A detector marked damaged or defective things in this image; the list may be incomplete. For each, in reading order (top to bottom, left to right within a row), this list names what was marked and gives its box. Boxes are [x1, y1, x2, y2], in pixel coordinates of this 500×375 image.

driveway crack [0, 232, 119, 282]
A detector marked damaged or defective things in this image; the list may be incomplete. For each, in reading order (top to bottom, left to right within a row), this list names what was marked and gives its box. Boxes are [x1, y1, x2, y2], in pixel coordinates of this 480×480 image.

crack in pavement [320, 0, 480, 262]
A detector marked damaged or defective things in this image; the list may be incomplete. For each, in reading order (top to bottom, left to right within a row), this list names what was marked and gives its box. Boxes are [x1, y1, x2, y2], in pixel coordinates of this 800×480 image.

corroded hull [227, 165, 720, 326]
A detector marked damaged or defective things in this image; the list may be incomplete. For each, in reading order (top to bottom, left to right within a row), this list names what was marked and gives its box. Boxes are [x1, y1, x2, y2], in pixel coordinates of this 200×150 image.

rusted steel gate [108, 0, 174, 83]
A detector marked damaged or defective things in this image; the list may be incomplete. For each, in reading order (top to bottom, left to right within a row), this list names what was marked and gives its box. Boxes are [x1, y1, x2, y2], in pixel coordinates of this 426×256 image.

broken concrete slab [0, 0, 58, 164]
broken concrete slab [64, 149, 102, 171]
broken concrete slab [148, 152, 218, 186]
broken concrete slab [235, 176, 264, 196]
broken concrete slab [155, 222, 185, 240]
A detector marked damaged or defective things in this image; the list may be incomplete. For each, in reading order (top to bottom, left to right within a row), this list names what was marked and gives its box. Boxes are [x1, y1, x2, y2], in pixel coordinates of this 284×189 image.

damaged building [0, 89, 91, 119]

WRITTEN INSTRUCTION = Starting with the line that contains "this 480×480 image.", output every line through the end of the listing above, unchanged.

OUTPUT =
A detector marked damaged or defective things in this image; the list may be incomplete. For each, in reading order (top to bottom, left to right within a row), this list names what was marked and gives its box. Boxes are [x1, y1, x2, y2], in pixel coordinates of this 480×480 image.

crack in pavement [320, 0, 480, 262]
A detector marked damaged or defective things in this image; the list may be incomplete. For each, in reading order (top to bottom, left to right within a row), this list names what was marked and gives its box. Boxes are [x1, y1, x2, y2], in pixel coordinates of this 800×480 image.

corroded hull [227, 165, 720, 326]
A detector marked damaged or defective things in this image; the list may be incomplete. For each, in reading order (top to bottom, left to right within a row), this list names what was marked and gives its box. Boxes are [x1, y1, x2, y2], in pixel coordinates of this 200×150 image.

rusted steel gate [108, 0, 174, 83]
A detector marked damaged or defective things in this image; the list may be incomplete. For each, in reading order (top to bottom, left to right within a row), this list names what was marked and gives its box. Boxes are [x1, y1, x2, y2], in pixel coordinates of this 426×256 image.

broken concrete slab [0, 0, 58, 164]
broken concrete slab [64, 149, 102, 171]
broken concrete slab [148, 152, 218, 186]
broken concrete slab [235, 176, 264, 196]
broken concrete slab [155, 222, 185, 240]
A detector marked damaged or defective things in this image; the list may be incomplete. For each, in reading order (top to bottom, left to right within a row), this list names what was marked and gives its box. Boxes are [x1, y1, x2, y2], in pixel coordinates of this 284×189 image.

damaged building [0, 89, 91, 119]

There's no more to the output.